South Korea’s Hallyu continues to dominate globally in 2025. Hits like Netflix’s animated film KPop Demon Hunters become massive successes, while K-dramas and music exports generate billions. However, at home, the core industries Korean cinema and K-pop grapple with severe structural challenges, including plummeting domestic attendance, declining sales, and investment droughts.
Korean Film Industry Sharp Domestic Decline
Korean cinema experiences one of its toughest years in decades in 2025. Admissions fall about 45% since 2019, with box office revenue dropping from $1.3 billion to around $812 million. No film reaches the symbolic 10-million viewer mark, and only one Korean production cracks the top five highest-grossing list dominated by foreign and animated titles like Zootopia 2.

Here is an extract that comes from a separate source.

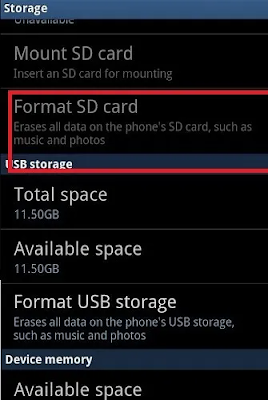 Cara Memformat Kartu SD (SD Card) di Android Cara Memformat Kartu SD (SD Card) di Android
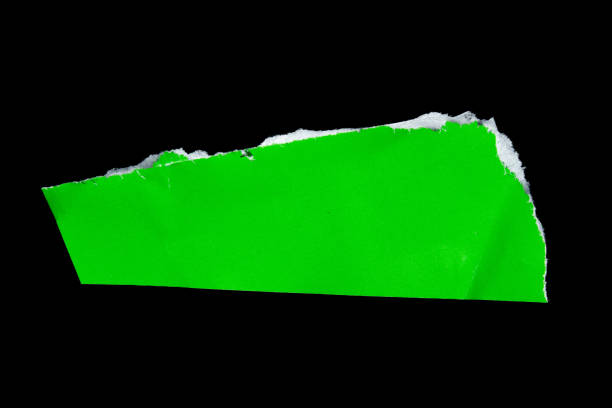 istock Ripped paper piece on black background 1484481146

Major distributors plan to release only 10-20 Korean commercial films in 2025, down from over 40 pre-pandemic. This stems from frozen investments, exhausted pandemic-delayed “storage” films, and creators migrating to global streaming platforms like Netflix. Critics warn of a “collapsing ecosystem,” with potential for even fewer releases in 2026.
K-pop Global Shine Masks Home Fatigue
K-pop maintains strong international appeal through tours and streaming. Yet domestically, physical album sales drop 19.5% in 2024—the first decline in a decade—with projections for further falls in 2025. New groups struggle to generate excitement, and domestic charts favor solo acts over idols.
Factors include market saturation, fan fatigue from repetitive formulas, and a shift toward global strategies that sometimes alienate local audiences. Legal disputes, scandals, and mental health issues among artists add to perceptions of instability.